Dataset records:
»»

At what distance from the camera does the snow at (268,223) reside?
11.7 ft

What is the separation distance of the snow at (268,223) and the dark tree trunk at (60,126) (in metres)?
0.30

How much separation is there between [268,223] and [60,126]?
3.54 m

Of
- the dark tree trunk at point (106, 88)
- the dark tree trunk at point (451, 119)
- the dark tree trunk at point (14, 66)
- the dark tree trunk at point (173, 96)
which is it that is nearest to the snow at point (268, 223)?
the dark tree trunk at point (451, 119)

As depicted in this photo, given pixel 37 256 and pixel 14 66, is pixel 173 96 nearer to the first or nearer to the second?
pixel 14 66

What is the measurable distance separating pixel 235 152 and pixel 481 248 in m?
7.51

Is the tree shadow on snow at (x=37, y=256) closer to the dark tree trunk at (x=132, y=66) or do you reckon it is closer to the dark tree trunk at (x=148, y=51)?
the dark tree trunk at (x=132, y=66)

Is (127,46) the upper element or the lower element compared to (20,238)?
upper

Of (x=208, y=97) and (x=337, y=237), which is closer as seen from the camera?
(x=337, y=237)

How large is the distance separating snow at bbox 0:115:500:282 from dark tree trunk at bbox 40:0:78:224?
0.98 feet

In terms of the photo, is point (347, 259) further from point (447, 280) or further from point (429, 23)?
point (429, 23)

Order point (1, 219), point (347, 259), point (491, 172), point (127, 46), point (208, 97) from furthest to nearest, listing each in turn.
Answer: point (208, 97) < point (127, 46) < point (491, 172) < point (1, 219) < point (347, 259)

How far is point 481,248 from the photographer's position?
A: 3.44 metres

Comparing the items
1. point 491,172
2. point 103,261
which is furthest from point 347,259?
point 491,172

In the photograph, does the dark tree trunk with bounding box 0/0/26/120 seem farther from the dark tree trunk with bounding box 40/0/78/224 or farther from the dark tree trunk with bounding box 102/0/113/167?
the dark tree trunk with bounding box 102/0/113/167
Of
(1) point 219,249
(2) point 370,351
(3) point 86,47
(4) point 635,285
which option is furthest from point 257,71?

««

Written task:
Every line of the material must be returned exactly as it appears.

Finished exercise:
At what distance from the camera does the snow at (268,223) reside?
11.7 ft

What is the separation distance of the snow at (268,223) and the dark tree trunk at (60,126) (in metres)?
0.30

How much separation is there between [268,223] and [60,126]?
3.54 m

Of
- the dark tree trunk at point (106, 88)
- the dark tree trunk at point (451, 119)
- the dark tree trunk at point (14, 66)
- the dark tree trunk at point (173, 96)
which is it that is nearest to the snow at point (268, 223)?
the dark tree trunk at point (451, 119)

As depicted in this photo, given pixel 37 256 and pixel 14 66, is pixel 173 96 nearer to the first or nearer to the second?
pixel 14 66

What is the measurable distance separating pixel 235 152 and pixel 481 248 in m?
7.51

Is the tree shadow on snow at (x=37, y=256) closer to the dark tree trunk at (x=132, y=66) or do you reckon it is closer to the dark tree trunk at (x=148, y=51)?
the dark tree trunk at (x=132, y=66)

Is (127,46) the upper element or the lower element compared to (20,238)?
upper

Of (x=208, y=97) and (x=337, y=237), which is closer as seen from the camera?
(x=337, y=237)

How large is the distance separating snow at bbox 0:115:500:282 from dark tree trunk at bbox 40:0:78:224?
0.98 feet

In terms of the photo, is point (347, 259) further from point (447, 280) or further from point (429, 23)?
point (429, 23)

Order point (1, 219), point (347, 259), point (491, 172), point (127, 46), point (208, 97) from furthest to nearest, listing each in turn.
Answer: point (208, 97) < point (127, 46) < point (491, 172) < point (1, 219) < point (347, 259)

How far is point 481,248 from the photographer's position?
A: 3.44 metres

Comparing the items
1. point 491,172
2. point 103,261
which is furthest from point 347,259?
point 491,172

In the photograph, does the dark tree trunk with bounding box 0/0/26/120 seem farther from the dark tree trunk with bounding box 40/0/78/224 or farther from the dark tree trunk with bounding box 102/0/113/167?
the dark tree trunk with bounding box 102/0/113/167
Of
(1) point 219,249
(2) point 370,351
(3) point 86,47
(4) point 635,285
which option is furthest from point 257,71?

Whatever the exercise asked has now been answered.